--- Stated task ---
Reproduce the entries from the line containing "How far is the point" through the line containing "17875 centimetres", requests included. In the answers only, scale every number, coordinates and distances alike, by 1.15 and round each to its original number of decimal places, with halves rounding up.
begin
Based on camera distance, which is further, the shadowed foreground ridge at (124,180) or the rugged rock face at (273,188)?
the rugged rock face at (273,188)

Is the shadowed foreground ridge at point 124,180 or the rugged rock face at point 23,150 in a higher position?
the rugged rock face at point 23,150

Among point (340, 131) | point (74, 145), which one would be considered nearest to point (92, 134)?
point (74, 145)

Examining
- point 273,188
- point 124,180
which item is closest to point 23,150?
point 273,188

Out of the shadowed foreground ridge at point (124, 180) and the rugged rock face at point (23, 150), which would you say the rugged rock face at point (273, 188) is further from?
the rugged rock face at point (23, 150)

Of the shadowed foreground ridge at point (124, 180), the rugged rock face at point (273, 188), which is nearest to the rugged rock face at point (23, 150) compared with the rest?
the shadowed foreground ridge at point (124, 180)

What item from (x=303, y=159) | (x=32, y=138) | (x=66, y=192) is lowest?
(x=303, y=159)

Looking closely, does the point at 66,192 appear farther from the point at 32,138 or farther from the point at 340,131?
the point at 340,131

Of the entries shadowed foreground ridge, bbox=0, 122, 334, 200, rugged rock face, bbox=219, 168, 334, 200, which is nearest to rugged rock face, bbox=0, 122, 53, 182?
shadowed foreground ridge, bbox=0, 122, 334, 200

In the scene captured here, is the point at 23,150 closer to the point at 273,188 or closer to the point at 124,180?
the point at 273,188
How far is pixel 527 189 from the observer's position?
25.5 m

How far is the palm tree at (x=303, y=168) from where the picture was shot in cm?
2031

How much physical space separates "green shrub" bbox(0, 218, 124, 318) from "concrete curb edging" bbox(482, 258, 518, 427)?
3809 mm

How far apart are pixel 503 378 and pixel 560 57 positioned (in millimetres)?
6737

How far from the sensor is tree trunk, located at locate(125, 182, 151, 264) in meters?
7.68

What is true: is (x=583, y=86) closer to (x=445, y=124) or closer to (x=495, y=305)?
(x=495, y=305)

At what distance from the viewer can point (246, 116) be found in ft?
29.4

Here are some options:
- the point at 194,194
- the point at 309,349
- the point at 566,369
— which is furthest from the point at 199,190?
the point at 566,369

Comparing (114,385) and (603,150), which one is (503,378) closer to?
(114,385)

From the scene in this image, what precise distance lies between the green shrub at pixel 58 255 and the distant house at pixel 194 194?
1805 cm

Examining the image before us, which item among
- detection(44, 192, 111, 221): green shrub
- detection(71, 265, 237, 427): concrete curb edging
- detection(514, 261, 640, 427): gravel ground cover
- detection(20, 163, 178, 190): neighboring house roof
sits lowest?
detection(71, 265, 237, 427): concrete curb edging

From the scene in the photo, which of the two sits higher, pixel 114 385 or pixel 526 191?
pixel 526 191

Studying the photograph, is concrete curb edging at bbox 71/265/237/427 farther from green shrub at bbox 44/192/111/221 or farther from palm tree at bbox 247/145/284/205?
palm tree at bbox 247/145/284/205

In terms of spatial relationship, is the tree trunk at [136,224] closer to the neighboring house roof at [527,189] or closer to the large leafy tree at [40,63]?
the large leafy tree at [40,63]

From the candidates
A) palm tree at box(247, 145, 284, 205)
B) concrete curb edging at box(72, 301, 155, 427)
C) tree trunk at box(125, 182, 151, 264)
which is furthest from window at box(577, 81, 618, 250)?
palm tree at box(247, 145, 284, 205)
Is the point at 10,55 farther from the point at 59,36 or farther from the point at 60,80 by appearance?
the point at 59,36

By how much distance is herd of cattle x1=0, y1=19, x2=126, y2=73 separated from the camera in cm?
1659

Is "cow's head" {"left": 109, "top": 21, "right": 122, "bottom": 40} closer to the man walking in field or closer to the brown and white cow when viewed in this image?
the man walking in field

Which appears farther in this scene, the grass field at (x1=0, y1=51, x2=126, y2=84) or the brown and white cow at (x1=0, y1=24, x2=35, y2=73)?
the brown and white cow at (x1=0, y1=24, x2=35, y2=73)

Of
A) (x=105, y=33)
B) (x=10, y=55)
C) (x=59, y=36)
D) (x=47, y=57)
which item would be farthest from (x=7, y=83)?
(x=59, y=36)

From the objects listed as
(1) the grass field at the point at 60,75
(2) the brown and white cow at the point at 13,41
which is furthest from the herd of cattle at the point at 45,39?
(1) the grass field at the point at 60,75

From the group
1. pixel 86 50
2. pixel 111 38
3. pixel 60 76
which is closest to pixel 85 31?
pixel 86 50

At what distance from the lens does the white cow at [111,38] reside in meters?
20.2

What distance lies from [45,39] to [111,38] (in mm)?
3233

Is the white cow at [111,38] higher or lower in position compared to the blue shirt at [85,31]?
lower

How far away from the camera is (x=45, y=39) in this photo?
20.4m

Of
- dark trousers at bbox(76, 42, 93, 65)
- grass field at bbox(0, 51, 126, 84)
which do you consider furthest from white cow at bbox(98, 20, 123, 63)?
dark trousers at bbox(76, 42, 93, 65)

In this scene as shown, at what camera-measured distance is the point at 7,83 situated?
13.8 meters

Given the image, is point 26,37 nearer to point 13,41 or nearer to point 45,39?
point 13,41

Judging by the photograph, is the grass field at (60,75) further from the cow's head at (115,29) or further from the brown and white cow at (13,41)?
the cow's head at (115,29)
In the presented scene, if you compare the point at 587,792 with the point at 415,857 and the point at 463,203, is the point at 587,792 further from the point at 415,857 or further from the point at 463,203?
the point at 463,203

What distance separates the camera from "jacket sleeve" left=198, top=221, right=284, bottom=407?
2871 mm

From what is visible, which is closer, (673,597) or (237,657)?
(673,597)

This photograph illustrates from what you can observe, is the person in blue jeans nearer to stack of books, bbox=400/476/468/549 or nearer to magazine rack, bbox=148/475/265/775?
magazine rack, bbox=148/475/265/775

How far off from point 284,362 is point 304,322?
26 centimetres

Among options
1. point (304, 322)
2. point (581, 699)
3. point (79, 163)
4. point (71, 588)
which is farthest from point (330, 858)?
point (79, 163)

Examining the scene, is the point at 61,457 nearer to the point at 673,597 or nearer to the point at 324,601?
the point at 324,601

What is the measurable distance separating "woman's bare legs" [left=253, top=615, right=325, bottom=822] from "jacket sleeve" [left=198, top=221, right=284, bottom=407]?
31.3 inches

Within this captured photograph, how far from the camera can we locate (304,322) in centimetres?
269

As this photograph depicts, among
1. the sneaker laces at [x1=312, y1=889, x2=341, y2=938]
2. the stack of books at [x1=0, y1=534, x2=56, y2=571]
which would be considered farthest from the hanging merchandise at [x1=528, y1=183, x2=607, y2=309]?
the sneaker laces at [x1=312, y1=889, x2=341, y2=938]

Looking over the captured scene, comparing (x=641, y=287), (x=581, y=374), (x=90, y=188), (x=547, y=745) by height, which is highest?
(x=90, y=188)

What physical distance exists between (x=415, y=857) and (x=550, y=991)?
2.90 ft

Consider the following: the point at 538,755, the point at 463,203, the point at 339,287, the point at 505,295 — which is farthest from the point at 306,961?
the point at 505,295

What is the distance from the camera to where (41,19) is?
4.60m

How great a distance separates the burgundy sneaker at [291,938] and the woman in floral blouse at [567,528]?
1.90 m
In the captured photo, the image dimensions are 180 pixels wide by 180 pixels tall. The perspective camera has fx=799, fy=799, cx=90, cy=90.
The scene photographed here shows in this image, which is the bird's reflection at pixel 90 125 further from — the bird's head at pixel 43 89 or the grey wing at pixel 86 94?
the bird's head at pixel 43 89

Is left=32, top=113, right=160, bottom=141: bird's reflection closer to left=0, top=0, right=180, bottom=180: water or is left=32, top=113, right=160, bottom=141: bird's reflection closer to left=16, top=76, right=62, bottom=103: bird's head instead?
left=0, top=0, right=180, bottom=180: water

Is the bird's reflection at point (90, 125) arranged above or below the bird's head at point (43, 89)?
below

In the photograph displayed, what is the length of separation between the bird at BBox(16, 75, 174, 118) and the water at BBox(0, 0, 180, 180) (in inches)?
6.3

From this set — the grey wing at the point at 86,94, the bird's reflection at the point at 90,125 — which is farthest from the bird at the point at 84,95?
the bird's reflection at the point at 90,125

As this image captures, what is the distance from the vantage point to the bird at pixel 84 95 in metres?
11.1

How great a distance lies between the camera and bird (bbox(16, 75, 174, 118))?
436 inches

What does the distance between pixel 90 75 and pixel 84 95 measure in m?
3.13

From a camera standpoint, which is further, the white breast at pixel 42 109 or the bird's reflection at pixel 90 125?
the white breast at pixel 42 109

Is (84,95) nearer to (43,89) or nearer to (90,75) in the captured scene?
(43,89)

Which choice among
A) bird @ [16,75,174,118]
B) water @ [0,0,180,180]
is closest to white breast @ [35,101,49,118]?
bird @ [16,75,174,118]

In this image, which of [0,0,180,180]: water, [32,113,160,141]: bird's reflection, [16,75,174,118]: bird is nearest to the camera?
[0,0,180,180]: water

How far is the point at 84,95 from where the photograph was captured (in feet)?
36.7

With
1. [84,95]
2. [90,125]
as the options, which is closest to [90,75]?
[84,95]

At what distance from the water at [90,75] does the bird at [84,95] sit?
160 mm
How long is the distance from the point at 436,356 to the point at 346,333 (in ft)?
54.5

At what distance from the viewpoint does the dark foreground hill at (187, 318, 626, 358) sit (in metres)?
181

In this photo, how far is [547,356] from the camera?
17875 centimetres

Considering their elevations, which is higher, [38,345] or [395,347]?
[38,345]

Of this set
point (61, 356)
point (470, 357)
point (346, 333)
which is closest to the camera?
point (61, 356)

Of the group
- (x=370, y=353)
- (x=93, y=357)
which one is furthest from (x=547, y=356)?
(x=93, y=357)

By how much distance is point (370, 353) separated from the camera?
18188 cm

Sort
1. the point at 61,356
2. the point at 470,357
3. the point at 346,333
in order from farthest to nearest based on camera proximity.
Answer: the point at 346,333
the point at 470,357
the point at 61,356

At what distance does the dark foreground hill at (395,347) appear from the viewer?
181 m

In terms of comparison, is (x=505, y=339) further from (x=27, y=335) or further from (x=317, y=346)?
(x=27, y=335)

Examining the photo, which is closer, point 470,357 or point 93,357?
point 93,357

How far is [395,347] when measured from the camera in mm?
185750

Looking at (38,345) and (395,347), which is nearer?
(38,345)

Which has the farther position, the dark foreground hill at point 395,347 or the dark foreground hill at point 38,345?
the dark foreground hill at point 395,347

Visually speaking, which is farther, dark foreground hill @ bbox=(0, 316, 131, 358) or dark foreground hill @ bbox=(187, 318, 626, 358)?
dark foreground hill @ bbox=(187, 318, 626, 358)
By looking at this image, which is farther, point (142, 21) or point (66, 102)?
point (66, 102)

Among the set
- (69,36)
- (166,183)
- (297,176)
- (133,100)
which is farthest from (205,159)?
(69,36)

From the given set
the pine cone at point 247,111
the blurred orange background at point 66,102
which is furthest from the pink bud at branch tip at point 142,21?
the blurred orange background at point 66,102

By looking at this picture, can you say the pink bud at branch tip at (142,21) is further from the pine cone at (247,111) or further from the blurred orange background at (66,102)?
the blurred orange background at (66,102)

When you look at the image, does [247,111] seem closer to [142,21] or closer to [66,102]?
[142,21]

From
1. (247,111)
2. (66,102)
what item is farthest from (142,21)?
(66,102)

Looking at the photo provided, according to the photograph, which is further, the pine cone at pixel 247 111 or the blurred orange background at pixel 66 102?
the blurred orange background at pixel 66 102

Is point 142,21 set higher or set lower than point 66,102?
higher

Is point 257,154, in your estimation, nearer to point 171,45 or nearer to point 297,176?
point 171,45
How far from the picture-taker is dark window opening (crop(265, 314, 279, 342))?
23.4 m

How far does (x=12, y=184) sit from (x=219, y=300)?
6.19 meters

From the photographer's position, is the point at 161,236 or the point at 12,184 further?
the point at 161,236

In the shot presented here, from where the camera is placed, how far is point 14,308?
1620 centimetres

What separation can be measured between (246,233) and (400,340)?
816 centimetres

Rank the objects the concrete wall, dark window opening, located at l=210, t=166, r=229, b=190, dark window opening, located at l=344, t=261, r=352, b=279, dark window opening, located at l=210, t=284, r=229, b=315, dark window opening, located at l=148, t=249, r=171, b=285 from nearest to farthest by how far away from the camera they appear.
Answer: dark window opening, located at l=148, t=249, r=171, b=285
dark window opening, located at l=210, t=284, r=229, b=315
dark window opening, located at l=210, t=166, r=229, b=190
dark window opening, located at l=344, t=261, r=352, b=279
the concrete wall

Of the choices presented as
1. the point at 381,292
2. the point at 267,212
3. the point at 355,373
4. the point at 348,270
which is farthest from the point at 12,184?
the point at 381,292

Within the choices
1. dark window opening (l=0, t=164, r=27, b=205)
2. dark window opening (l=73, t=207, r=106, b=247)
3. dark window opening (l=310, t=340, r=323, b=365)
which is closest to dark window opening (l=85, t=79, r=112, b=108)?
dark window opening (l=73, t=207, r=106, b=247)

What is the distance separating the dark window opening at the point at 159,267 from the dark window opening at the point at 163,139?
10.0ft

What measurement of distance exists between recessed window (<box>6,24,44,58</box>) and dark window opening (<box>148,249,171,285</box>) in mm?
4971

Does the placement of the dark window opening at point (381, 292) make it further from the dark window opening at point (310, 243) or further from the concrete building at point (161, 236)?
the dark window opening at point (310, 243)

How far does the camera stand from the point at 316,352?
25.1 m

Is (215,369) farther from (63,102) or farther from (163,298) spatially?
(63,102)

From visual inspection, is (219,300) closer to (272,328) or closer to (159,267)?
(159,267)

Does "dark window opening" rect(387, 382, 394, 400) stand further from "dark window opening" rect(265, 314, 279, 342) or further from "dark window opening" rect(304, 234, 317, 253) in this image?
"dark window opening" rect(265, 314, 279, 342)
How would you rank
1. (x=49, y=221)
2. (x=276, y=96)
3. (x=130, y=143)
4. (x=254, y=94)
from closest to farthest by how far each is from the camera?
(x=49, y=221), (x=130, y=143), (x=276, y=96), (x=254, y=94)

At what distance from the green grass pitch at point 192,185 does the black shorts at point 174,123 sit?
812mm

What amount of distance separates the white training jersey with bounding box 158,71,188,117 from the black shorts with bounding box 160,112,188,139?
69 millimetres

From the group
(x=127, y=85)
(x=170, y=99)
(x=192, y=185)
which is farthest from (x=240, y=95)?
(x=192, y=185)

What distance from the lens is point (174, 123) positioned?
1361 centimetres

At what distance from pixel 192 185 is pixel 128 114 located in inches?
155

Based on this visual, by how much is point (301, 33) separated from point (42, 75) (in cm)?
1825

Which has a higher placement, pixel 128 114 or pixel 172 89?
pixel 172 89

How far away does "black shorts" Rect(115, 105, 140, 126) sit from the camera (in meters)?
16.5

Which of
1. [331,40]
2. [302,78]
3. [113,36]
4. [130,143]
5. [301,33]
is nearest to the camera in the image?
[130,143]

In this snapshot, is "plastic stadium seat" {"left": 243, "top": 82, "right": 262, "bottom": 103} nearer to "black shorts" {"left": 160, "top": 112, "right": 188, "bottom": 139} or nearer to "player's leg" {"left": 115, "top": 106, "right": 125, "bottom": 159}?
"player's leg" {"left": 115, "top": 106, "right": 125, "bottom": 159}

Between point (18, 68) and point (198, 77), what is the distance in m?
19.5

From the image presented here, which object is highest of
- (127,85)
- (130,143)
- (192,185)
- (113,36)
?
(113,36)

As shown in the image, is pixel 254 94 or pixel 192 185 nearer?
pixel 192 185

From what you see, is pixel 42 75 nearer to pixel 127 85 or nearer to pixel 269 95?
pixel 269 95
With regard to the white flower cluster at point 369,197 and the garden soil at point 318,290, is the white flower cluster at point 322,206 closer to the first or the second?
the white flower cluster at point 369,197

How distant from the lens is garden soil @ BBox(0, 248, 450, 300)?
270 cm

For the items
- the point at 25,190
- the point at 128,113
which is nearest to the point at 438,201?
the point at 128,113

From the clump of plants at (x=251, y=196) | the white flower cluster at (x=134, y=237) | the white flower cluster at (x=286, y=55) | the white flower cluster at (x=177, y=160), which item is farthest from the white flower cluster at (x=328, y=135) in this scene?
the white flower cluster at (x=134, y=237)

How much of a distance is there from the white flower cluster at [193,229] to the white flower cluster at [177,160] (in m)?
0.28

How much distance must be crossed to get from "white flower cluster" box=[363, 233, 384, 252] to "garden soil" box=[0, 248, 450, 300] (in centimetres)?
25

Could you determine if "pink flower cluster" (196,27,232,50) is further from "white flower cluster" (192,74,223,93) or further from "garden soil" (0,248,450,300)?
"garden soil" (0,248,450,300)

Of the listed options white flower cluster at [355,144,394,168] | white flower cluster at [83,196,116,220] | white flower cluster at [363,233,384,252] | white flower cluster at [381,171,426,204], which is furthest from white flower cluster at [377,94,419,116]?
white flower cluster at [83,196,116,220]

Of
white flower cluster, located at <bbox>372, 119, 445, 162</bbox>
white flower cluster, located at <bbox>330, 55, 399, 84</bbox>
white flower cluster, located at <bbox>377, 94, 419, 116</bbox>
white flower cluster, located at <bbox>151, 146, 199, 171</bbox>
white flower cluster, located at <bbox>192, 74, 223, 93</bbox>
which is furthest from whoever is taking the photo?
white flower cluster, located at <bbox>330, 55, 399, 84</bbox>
end
--- The completed task ---
How far is the point at 84,95 from where the photograph was captured (in feet)?
42.2

With
1. [84,95]
2. [90,125]
as the options, which is closest to [90,75]?
[97,109]

At what distance from the water at [90,75] does the bird at [84,95] sit?
184 mm
How long is the distance from the point at 436,356 to the point at 346,333 (in ft)?
62.7

At what distance from the viewpoint does the dark foreground hill at (187, 318, 626, 358) sit (in metres)?
208

In this photo, how far is [547,356] from the camera?
20556 centimetres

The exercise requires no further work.